Bariatric Surgery Benefits in Type 2 Diabetes Linked to Disease Duration

The Swedish Obese Subjects (SOS) study found bariatric surgery is more effective in treating type 2 diabetes in patients who have had the disease for a shorter period of time before surgery. Researchers found newly diagnosed patients maintained significantly higher remission rates at two, 10 and 15 years’ follow-up (roughly 94%, 60%, and 47%, respectively) than did those who had had diabetes for more than three years at baseline (about 39%, 12%, and 9%). The data was presented at the International Diabetes Federation World Congress.

Single-incision Laparoscopic Bariatric Surgery. A Systematic Review

A study published in SOARD (December 6), found single-incision laparoscopic bariatric surgery (SILBS) is safe and may be used in select patients. Researchers reviewed 14 randomized clinical trials and observational studies comparing the procedure to conventional laparoscopic bariatric surgery (CLBS). The overall morbidity rate was 5 percent in the SILBS group and 4.8 percent in the CLBS. The researchers noted SILBS may not be an appropriate procedure for patients with severe obesity, those who had previous abdominal surgery and patients who have an incisional hernia or a xiphoid umbilicus distance longer than 20 cm. Researchers concluded there was insufficient evidence to recommend its widespread use compared to conventional approach.

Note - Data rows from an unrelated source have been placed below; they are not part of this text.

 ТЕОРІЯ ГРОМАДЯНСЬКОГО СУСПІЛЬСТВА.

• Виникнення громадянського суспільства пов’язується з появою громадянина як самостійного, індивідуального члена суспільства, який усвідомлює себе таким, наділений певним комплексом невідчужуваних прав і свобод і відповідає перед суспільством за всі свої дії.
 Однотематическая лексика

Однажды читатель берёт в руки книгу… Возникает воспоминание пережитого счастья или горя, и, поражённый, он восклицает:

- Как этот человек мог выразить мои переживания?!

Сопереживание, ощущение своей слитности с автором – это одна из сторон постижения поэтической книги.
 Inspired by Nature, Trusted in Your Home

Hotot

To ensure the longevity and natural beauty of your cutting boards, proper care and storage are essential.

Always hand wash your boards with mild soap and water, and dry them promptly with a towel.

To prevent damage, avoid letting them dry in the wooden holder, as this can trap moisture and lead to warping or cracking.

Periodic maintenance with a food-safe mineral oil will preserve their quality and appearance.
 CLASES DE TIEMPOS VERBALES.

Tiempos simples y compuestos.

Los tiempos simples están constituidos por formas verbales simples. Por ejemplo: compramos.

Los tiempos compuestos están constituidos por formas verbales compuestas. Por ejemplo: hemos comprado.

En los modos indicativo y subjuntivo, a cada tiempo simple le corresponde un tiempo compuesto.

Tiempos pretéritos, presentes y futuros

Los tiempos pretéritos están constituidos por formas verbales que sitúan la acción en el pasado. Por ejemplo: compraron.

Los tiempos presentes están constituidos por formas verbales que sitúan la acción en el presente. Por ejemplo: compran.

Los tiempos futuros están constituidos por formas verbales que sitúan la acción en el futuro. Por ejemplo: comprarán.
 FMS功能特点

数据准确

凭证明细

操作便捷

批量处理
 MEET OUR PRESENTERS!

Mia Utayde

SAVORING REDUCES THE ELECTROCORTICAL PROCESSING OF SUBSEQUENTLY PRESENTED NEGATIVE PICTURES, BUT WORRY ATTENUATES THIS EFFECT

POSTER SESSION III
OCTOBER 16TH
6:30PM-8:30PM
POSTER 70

Review of Long-term Weight Loss Results After Laparoscopic Sleeve Gastrectomy

A review of 16 studies examining long-term weight loss after laparoscopic sleeve gastrectomy found the surgery shows “well-documented” weight loss outcomes after the procedure at five or more years, compared to short- and mid-term weight loss results. The overall mean percentage of excess weight loss remains greater than 50 percent (59.3%) at five years or more after surgery. The results of the study were published online on November 25 in SOARD.

Gastric Banding Benefited Overweight, Not Just Obese in Type 2 Diabetes

Results from a randomized controlled clinical trial that were presented at International Diabetes Federation meeting showed gastric banding can achieve significant weight loss and remission of diabetes in patients with type 2 diabetes who are overweight, suggesting that a lower body mass index threshold could be considered for the procedure. Type 2 diabetes patients with a BMI of 25-30 kg/m2 who received a gastric band achieved significantly greater weight loss (11 kg vs. 1 kg) and significantly higher rates of diabetes remission (52% vs. 8%) than did those who were treated with standard medical care, at two years. The 51-patient study was conducted by The Centre for Obesity Research and Education, which received educational funding from Allergan.